Maryann Stefko, a coordinator at the school, has known Grace since the Benhams adopted her, and she has seen a change in the child.

"At first, she was very quiet, very cautious and very reluctant to sign," Ms. Stefko said. "What I've seen since she's been here is the total blossoming of a little girl. It really is like watching a bloom open up."

Grace is more enthusiastic about signing, more willing to use both hands, Ms. Stefko said, and now is "probably a little bit ahead of a typical 4-year-old."

"There is a chance she'll need additional surgery on the hand, but not on the thumb," Dr. Baratz said. "You take a digit that is supposed to do one thing and you have it do another thing, it may not grow as quickly as a thumb would grow, [or] it may grow more quickly. Sometimes it can grow at an angle. You're not really out of the woods with this until they're fully grown.
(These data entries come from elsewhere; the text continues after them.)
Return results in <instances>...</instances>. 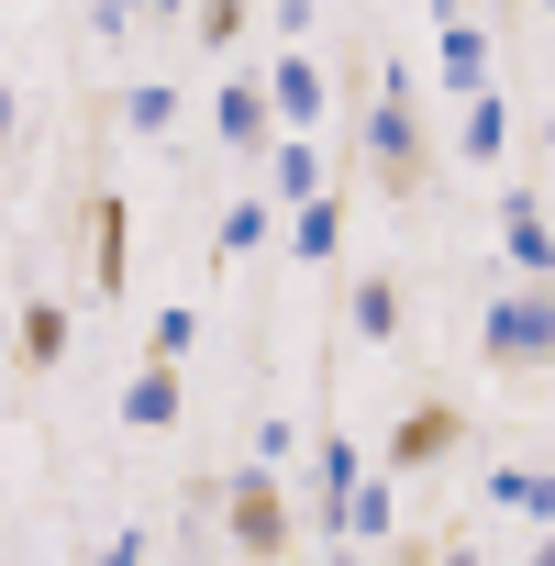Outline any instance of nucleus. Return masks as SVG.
Listing matches in <instances>:
<instances>
[{
  "mask_svg": "<svg viewBox=\"0 0 555 566\" xmlns=\"http://www.w3.org/2000/svg\"><path fill=\"white\" fill-rule=\"evenodd\" d=\"M433 12H489V0H433Z\"/></svg>",
  "mask_w": 555,
  "mask_h": 566,
  "instance_id": "7c9ffc66",
  "label": "nucleus"
},
{
  "mask_svg": "<svg viewBox=\"0 0 555 566\" xmlns=\"http://www.w3.org/2000/svg\"><path fill=\"white\" fill-rule=\"evenodd\" d=\"M323 566H367V544H334V555H323Z\"/></svg>",
  "mask_w": 555,
  "mask_h": 566,
  "instance_id": "c756f323",
  "label": "nucleus"
},
{
  "mask_svg": "<svg viewBox=\"0 0 555 566\" xmlns=\"http://www.w3.org/2000/svg\"><path fill=\"white\" fill-rule=\"evenodd\" d=\"M511 566H555V533H522V555Z\"/></svg>",
  "mask_w": 555,
  "mask_h": 566,
  "instance_id": "cd10ccee",
  "label": "nucleus"
},
{
  "mask_svg": "<svg viewBox=\"0 0 555 566\" xmlns=\"http://www.w3.org/2000/svg\"><path fill=\"white\" fill-rule=\"evenodd\" d=\"M12 134H23V101H12V90H0V145H12Z\"/></svg>",
  "mask_w": 555,
  "mask_h": 566,
  "instance_id": "c85d7f7f",
  "label": "nucleus"
},
{
  "mask_svg": "<svg viewBox=\"0 0 555 566\" xmlns=\"http://www.w3.org/2000/svg\"><path fill=\"white\" fill-rule=\"evenodd\" d=\"M455 455H467V411H455V400H411V411L389 422V444H378L389 478H433V467H455Z\"/></svg>",
  "mask_w": 555,
  "mask_h": 566,
  "instance_id": "423d86ee",
  "label": "nucleus"
},
{
  "mask_svg": "<svg viewBox=\"0 0 555 566\" xmlns=\"http://www.w3.org/2000/svg\"><path fill=\"white\" fill-rule=\"evenodd\" d=\"M367 478V455H356V433H312V533L334 544V511H345V489Z\"/></svg>",
  "mask_w": 555,
  "mask_h": 566,
  "instance_id": "f8f14e48",
  "label": "nucleus"
},
{
  "mask_svg": "<svg viewBox=\"0 0 555 566\" xmlns=\"http://www.w3.org/2000/svg\"><path fill=\"white\" fill-rule=\"evenodd\" d=\"M345 200H356V189L290 200V255H301V266H334V255H345Z\"/></svg>",
  "mask_w": 555,
  "mask_h": 566,
  "instance_id": "2eb2a0df",
  "label": "nucleus"
},
{
  "mask_svg": "<svg viewBox=\"0 0 555 566\" xmlns=\"http://www.w3.org/2000/svg\"><path fill=\"white\" fill-rule=\"evenodd\" d=\"M211 134H222V145H233L244 167H255V145L278 134V123H266V78H255V67H233V78L211 90Z\"/></svg>",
There is some limited fine-tuning that has to be done."

Dr. Benham thinks back to when her daughter was learning to crawl. It was difficult, she said, to watch the child on her hands and knees with one arm so much shorter than the other and not really working.

"Her crawling looked like [that of] a soldier," Dr. Benham said. "She adapted. She doesn't really know [she's] different. Unfair? Some people would see it that way. We just think it's an amazing little girl that has learned how to do things that everybody else is doing. Sometimes she just has to do it a little bit different."